Mr. Cole is also entitled to various benefits, including benefits available to our other senior executives and certain automobile, air travel and life insurance benefits pursuant to the employment agreement.

In addition to his salary and benefits, Mr. Cole is eligible to receive an additional annual cash bonus for each completed calendar year, including as a performance goal thereunder the targets specified in the employment agreement.
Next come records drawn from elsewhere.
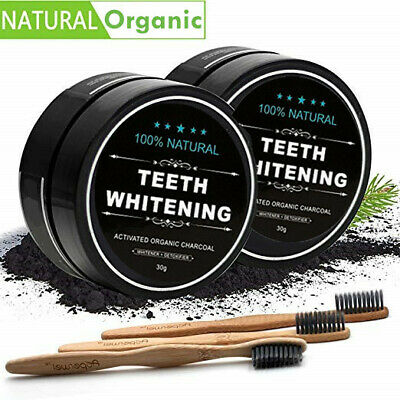 2 PACK Activated Charcoal Teeth Whitening Carbon Coconut Shell Powder Kit AU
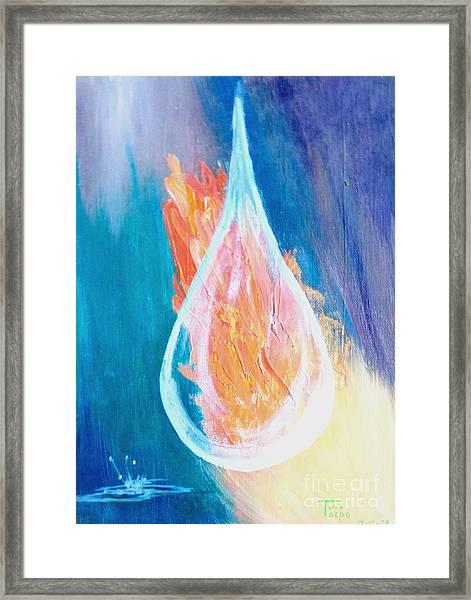 Fire Water Framed Print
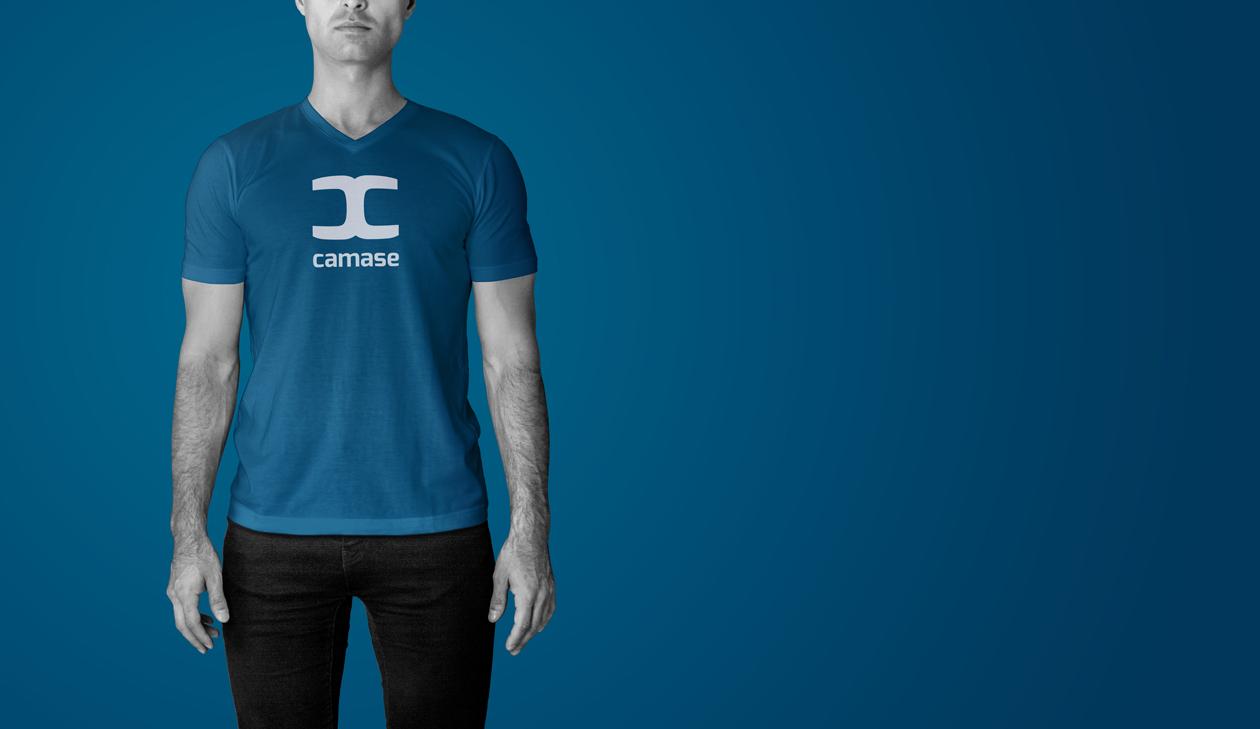 logo branding camase 04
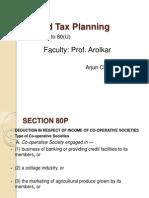 Advanced Tax Planning (1)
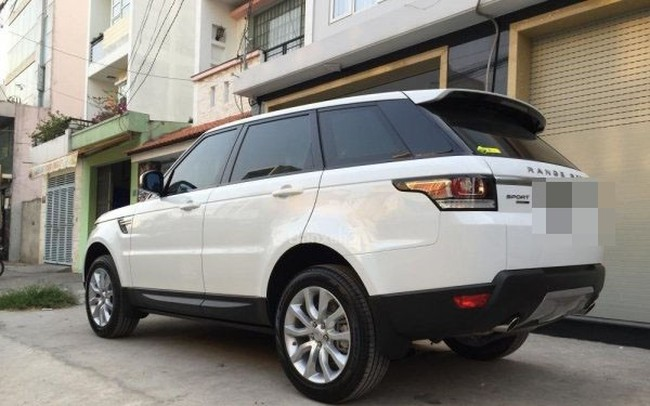 Nóng: Đã bắt được lái xe Range Rover đâm nữ sinh ở Bà Triệu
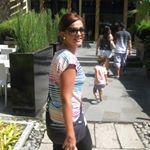 @noreendiamante's profile picture on influence.co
This cash bonus shall not exceed 150% of Mr. Cole’s base salary for the year ended December 31, 2011 and shall not exceed 200% of his base salary for each fiscal year of the term the employment agreement ended after December 31, 2011. The bonus shall be a percentage of the base salary determined based on the level of our consolidated earnings before interest, taxes, depreciation and amortization of fixed assets and intangible assets achieved for such year against a target level established for such year by the compensation committee of our board of directors, in the compensation committee’s sole discretion, but with prior consultation with Mr. Cole, as follows:

For the fiscal year ended December 31, 2011:

 

Annual Level of Targeted EBITDA Achieved

   % of Base Salary  
less than 80%      0
80% (threshold)      50
90%      75
100% (target)      100
105%      110
110%      122.5
115%      135
120% or more (maximum)      150

For fiscal years ended after December 31, 2011:

 

Annual Level of Targeted EBITDA Achieved

   % of Base Salary  
less than 80%      0
80% (threshold)      50
90%      75
100% (target)      100
105%      120
110%      145
115%      170
120% or more (maximum)      200

Mr. Cole’s annual bonus, if earned, will be paid in a lump sum cash payment in the calendar year following the calendar year for which such bonus is earned.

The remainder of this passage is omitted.